(At the very bottom of this, I will shortly describe the motivation for this question.)
Assume we have a commutative monoid $(G,\circ)$, i.e. a set $G$ with a commutative binary operation $\circ$ that satisfies associativity and the existence of a neutral element. The task is as follows: given some $X \subseteq G$, find a smallest $U \subseteq G$ such that $X \subseteq \langle U \rangle$, where $\langle U \rangle$ is the submonoid generated by the elements of $U$.
Now, if instead of a monoid we had a vector space, the task would be simple: determine the subspace spanned by $X$, and find a base for it. However, this relies on vectors having inverses, which we can't assume to exist in our monoid.

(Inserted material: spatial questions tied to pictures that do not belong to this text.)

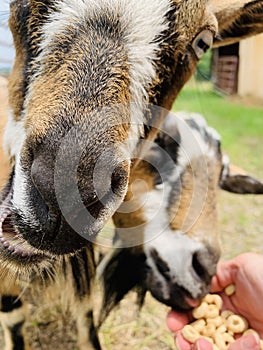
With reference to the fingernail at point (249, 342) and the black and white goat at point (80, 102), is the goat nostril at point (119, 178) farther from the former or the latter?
the fingernail at point (249, 342)

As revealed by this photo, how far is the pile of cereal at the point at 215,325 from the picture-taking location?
2.97 metres

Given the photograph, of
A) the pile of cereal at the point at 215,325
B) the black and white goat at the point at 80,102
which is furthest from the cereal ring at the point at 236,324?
the black and white goat at the point at 80,102

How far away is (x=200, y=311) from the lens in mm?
3104

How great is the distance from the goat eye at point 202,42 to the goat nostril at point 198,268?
1.18 meters

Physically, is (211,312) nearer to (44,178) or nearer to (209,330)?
(209,330)

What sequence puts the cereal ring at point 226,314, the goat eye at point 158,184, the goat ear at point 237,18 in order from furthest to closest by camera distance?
the goat eye at point 158,184 → the cereal ring at point 226,314 → the goat ear at point 237,18

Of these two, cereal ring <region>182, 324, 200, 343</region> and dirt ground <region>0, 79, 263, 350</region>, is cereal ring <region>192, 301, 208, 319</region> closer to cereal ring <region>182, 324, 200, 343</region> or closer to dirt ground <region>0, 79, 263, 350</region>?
cereal ring <region>182, 324, 200, 343</region>

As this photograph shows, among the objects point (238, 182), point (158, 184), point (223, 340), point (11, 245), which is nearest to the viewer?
point (11, 245)

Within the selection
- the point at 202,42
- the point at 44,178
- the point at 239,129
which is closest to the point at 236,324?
the point at 202,42

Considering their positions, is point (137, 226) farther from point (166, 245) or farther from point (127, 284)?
point (127, 284)

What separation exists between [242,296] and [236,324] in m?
0.17

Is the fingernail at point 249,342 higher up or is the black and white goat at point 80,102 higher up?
the black and white goat at point 80,102

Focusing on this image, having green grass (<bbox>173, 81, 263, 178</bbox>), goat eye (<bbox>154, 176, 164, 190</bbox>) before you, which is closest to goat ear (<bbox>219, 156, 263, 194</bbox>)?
green grass (<bbox>173, 81, 263, 178</bbox>)

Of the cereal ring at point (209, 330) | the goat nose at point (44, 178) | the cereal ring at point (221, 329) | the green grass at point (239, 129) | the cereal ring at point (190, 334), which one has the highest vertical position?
the goat nose at point (44, 178)
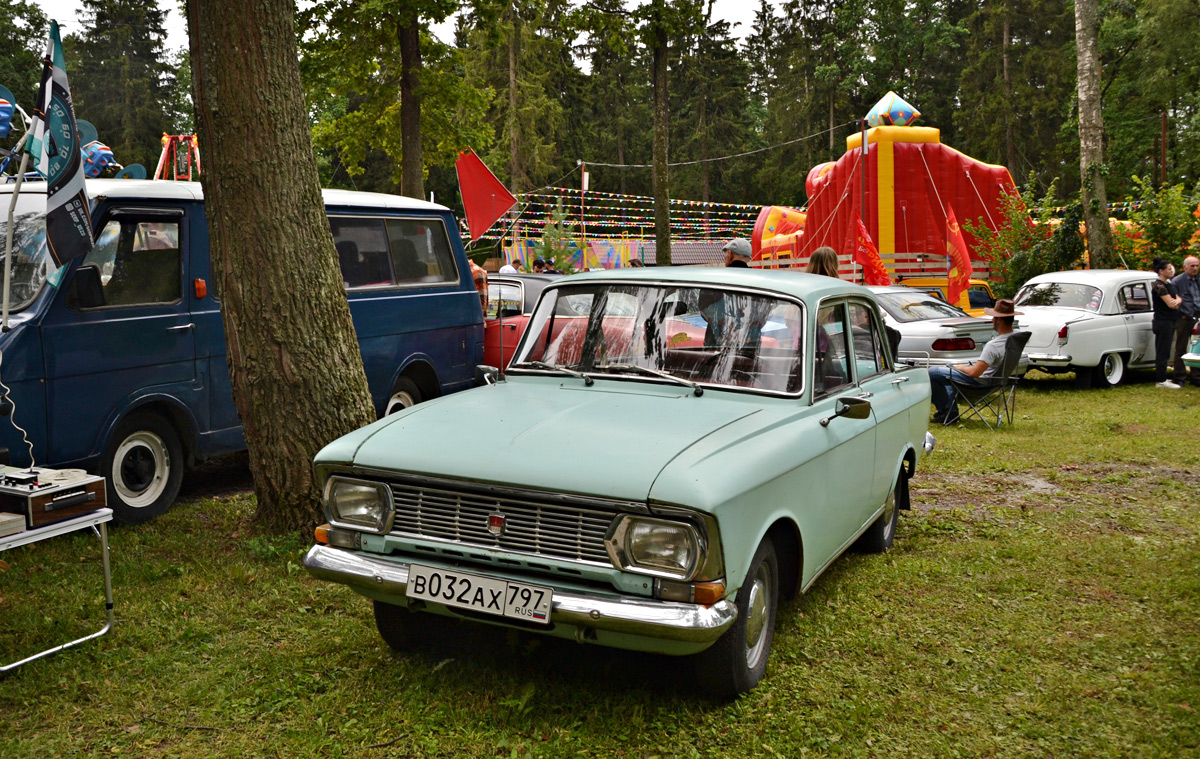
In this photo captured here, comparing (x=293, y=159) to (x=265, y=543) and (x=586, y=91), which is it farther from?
(x=586, y=91)

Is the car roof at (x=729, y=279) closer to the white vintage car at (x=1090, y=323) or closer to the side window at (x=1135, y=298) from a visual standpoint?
the white vintage car at (x=1090, y=323)

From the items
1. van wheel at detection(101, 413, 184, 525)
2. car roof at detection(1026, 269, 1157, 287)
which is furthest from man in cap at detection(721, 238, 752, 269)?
car roof at detection(1026, 269, 1157, 287)

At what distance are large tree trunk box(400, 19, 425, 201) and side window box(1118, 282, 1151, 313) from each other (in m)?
11.1

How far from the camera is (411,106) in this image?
54.6 feet

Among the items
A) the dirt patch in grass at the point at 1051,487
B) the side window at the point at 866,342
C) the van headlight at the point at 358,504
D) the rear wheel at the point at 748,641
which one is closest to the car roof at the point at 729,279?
the side window at the point at 866,342

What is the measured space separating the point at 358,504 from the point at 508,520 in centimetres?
71

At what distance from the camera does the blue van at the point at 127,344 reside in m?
5.96

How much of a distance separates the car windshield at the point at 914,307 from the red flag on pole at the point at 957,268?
10.0m

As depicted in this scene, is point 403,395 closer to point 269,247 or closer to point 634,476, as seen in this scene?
point 269,247

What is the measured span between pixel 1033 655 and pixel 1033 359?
34.0ft

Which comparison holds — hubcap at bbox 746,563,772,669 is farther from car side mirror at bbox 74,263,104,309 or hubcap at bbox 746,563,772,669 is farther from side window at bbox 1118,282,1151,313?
side window at bbox 1118,282,1151,313

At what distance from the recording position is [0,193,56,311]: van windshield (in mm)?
6141

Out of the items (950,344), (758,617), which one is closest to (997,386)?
(950,344)

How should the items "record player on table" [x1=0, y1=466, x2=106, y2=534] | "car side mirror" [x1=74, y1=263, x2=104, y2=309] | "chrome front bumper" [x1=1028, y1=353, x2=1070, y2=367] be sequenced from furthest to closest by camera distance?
1. "chrome front bumper" [x1=1028, y1=353, x2=1070, y2=367]
2. "car side mirror" [x1=74, y1=263, x2=104, y2=309]
3. "record player on table" [x1=0, y1=466, x2=106, y2=534]
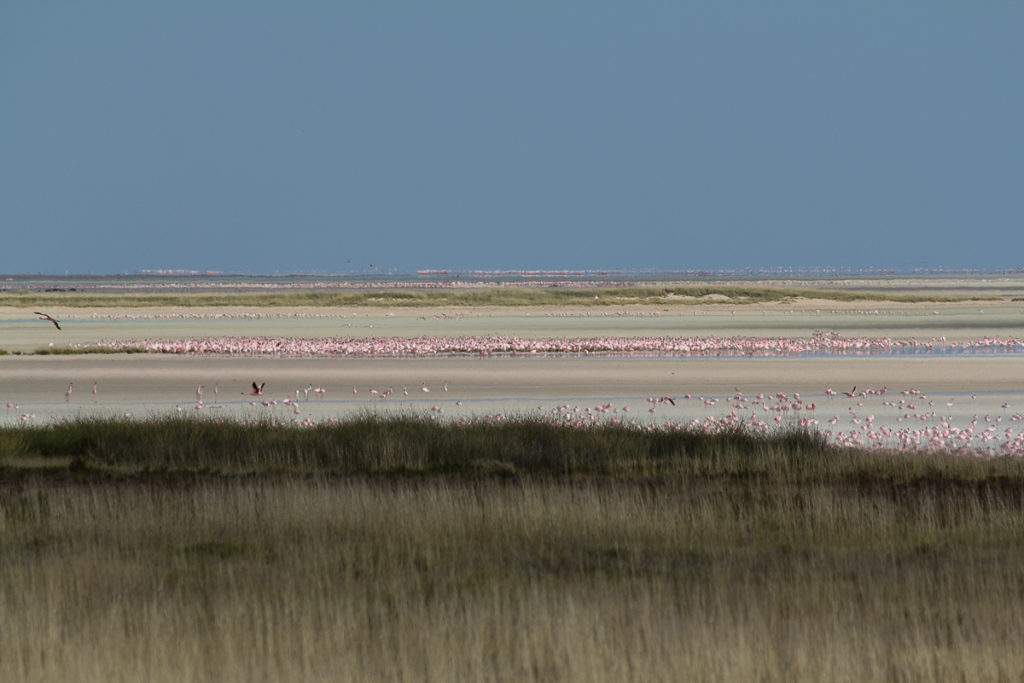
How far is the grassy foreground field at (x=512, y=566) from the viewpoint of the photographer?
21.2 ft

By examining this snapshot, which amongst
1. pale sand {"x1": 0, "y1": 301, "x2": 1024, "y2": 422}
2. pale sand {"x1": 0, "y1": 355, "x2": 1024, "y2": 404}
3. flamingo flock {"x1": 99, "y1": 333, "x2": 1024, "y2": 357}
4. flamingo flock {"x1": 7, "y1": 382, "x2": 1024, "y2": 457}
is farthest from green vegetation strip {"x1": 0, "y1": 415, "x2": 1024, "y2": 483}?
flamingo flock {"x1": 99, "y1": 333, "x2": 1024, "y2": 357}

The monoid can be assumed to be fixed, i.e. we don't have to receive it as input, and the only input we receive is $X$. To be more precise, the set $G$ can implicitly be assumed to be $\{0,1\}^n$ for some $n$, and $\circ$ is the component-wise $\max$ operation, which is the same as $\{\text{true}, \text{false}\}^n$ with component-wise $\text{OR}$.
As an example, assume $n=4$ and we want to cover $$X= \{(0,1,0,1), (1,1,0,0),(1,0,1,0),(1,1,0,1),(1,1,1,1)\}$$
then one optimal solution would be $\{(0,1,0,1), (1,0,1,0), (1,1,0,0)\}$.
Question: what is the complexity of this problem? I have a feeling it's somewhere between a covering problem and a hull problem, but I can't quite put my finger on whether I've come across a variant of this before or not.
The problem arose when a colleague of mine played around with a building block used in LED clocks. They have the structure
_
|_|
|_|
and each of those seven lines has its own control wire. We only want to use $10$ of the possible $2^7$ configurations of those control wires, so we tried to figure out whether we can build all $10$ configurations using less than $7$ primitives via OR-ing. Since OR over binary vectors doesn't come with inverses, we only have a monoid.